--- START ---

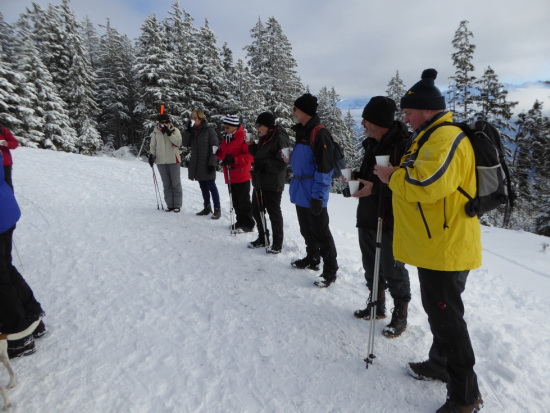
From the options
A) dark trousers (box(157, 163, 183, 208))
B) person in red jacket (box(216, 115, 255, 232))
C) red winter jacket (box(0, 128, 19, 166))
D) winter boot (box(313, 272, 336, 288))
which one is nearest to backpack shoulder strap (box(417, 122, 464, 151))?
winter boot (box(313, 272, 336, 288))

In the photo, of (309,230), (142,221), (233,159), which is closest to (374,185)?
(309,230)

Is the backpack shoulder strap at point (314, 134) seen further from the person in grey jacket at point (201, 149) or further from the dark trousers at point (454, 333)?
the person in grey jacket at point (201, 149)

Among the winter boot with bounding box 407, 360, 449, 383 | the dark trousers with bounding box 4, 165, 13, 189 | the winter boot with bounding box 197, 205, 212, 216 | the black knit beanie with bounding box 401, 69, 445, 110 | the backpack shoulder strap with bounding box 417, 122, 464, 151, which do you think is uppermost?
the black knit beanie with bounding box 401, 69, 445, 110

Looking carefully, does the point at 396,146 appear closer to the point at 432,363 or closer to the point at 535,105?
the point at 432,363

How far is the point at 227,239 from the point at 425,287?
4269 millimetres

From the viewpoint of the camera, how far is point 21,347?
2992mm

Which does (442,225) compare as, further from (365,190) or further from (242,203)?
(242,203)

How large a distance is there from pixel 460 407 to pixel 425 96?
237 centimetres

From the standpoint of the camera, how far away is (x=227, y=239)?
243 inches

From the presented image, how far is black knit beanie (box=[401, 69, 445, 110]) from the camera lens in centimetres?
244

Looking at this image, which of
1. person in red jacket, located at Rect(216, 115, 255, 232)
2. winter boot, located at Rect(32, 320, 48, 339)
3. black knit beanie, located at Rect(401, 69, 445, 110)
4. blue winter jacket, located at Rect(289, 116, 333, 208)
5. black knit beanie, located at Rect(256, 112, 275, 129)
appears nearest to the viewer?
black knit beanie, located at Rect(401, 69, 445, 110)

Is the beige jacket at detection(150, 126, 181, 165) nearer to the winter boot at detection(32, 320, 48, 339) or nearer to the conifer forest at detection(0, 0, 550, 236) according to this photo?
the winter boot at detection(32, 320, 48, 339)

--- END ---

→ **Objective**:
Copy out everything from the line containing "How large a" down to the end of the items, keeping every character as it appears.

→ **Output**:
How large a distance is there from pixel 460 407 to pixel 425 96?
237 centimetres

From the standpoint of the camera, how far away is (x=227, y=239)?
243 inches

From the presented image, how far is black knit beanie (box=[401, 69, 445, 110]) from the camera lens in centimetres?
244

Looking at this image, which of
1. person in red jacket, located at Rect(216, 115, 255, 232)
2. winter boot, located at Rect(32, 320, 48, 339)
3. black knit beanie, located at Rect(401, 69, 445, 110)
4. blue winter jacket, located at Rect(289, 116, 333, 208)
5. black knit beanie, located at Rect(256, 112, 275, 129)
appears nearest to the viewer?
black knit beanie, located at Rect(401, 69, 445, 110)

Is the beige jacket at detection(150, 126, 181, 165) nearer to the winter boot at detection(32, 320, 48, 339) or nearer to the conifer forest at detection(0, 0, 550, 236) according to this photo?
the winter boot at detection(32, 320, 48, 339)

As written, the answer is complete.